Guest Post by Desiree Bos
Today marks the first day of my last period ever. I’m 33.
I thought I’d go through the change like most women. Well, turns out I’m not most women. Instead of hot flashes and cold sweats, I’m having a hysterectomy.
I went for a routine check-up last year. Knees up. Feet-in-stirrups. Scrape-scrape. Six weeks later I got a call sayin’ I had abnormal cells. What does that mean, I asked. Could be precancerous, your cells have changed, probably nothing, they said.
This is my story.
I had pain for as long as I could recall. Menstrual pain. Ovulation pain. Intercourse pain. My doctor at the time brushed it off as “hormones,” slapped a Rx for The Pill in my hand, and sent me on my way.
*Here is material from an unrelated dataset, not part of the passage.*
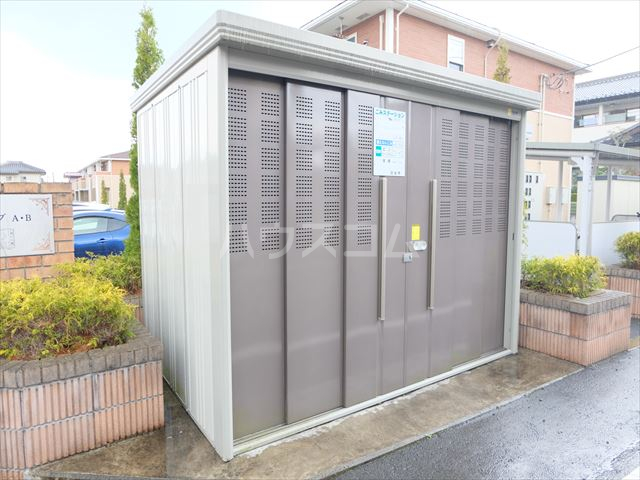 19/28 その他画像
Why was I being given hormones for pain?
Next I found myself in the waiting room. Knees up. Feet-in-stirrups. Scrape-scrape. This time there’s a camera. Don’t look, don’t look, don’t look. I look.
I see my cervix up close and personal. It’s an unhappy pink. It adorns red, angry blotches. I fixate.
A split second later the doctor takes two biopsies; no anesthesia, no warning. Cut, cut.
I’m sent home stuffed with a pad the size of a small raft and told to wait. Instead, I google. I can’t help it. I search and see images of cervixes just like mine, so angry and sick. I google cervical cancer. I cry.
10 days later: urgent, doctor, cancer, referral.
They’re going to use something they described like an electric cheese slicer and remove the cancer they see. Then they’re going to D&C my uterus to see if it spread.
I’m 32 and I have cervical cancer. I have cancer. FUCK.
I have to wait again. 14 days and they tell me it didn’t spread, it’s all “cheese sliced” out of me. I’m free. But, I have an option: hysterectomy.
My head says YES. No cramps. No PMS. No tampons. But my heart? Oh my heart. Silly, frail heart. My heart whispers… yes?
I met my husband after I divorced my son’s father. He a divorcee too, had two boys of his own. He had kids young and already had had a vasectomy and we weren’t having any kids of our own because we had already had our own kids and we already had three between the three of us and we didn’t want any more kids — did we?
Parting with my uterus, an ovary, and my fallopian tubes was an act of sealing our fate. I wouldn’t become a Mom again. Forever.
If I don’t, the cancer will come back.
More children? More Mom’ing? Or, cancer again?
I chose cancer-free. My surgery date is now booked. I have three more weeks to go and how does my body respond? I get my period. My last period.
So that is what I shall do. I will move forward, say goodbye to cancer and hello to my health.
Update: Desiree had a successful operation and is now living Cancer Free.